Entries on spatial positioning
● ● ● ● ● ● ●
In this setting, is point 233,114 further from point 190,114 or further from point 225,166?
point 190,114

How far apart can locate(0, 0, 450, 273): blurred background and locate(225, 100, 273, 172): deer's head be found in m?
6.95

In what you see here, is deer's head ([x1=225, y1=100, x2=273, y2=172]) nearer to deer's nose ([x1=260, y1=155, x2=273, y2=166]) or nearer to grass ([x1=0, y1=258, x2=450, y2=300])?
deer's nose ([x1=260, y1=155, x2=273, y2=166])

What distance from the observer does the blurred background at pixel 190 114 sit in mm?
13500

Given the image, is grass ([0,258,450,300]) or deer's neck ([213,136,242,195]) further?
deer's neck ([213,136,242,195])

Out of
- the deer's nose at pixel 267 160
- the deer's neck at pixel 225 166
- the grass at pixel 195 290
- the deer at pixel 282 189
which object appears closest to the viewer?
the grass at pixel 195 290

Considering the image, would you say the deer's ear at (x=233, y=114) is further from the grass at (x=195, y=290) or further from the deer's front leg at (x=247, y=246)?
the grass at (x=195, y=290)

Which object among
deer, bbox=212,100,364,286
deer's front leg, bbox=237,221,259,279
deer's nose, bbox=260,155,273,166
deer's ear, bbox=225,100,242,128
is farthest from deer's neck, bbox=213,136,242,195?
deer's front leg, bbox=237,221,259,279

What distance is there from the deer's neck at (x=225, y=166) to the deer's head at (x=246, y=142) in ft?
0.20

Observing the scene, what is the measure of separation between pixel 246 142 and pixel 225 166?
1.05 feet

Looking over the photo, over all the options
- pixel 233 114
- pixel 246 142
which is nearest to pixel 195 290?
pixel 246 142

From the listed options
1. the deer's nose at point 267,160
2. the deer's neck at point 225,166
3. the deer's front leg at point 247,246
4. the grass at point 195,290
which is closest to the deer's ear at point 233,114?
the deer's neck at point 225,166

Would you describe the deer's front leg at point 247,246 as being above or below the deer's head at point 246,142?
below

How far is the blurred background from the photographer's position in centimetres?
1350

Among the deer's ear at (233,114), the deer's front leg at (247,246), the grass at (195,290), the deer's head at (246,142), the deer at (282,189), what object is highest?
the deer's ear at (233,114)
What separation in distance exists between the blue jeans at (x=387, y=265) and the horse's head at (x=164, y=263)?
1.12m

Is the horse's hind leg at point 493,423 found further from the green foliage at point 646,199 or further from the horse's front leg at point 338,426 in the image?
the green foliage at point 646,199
● ● ● ● ● ● ●
**Aim of the task:**
Format the stretch from the line containing "From the listed options" through the end of the entries as a Markdown table with the columns "No." and "Text". Number each line in "No.", put the line itself in "Text", and leave out blank lines.

**Task answer:**
| No. | Text |
|---|---|
| 1 | From the listed options |
| 2 | 1. the deer's nose at point 267,160 |
| 3 | 2. the deer's neck at point 225,166 |
| 4 | 3. the deer's front leg at point 247,246 |
| 5 | 4. the grass at point 195,290 |
| 6 | which is closest to the deer's ear at point 233,114? |
| 7 | the deer's neck at point 225,166 |
| 8 | Would you describe the deer's front leg at point 247,246 as being above or below the deer's head at point 246,142? |
| 9 | below |
| 10 | How far is the blurred background from the photographer's position in centimetres? |
| 11 | 1350 |
| 12 | Among the deer's ear at (233,114), the deer's front leg at (247,246), the grass at (195,290), the deer's head at (246,142), the deer at (282,189), what object is highest? |
| 13 | the deer's ear at (233,114) |
| 14 | What separation in distance exists between the blue jeans at (x=387, y=265) and the horse's head at (x=164, y=263)? |
| 15 | 1.12m |
| 16 | Is the horse's hind leg at point 493,423 found further from the green foliage at point 646,199 or further from the horse's front leg at point 338,426 in the image? |
| 17 | the green foliage at point 646,199 |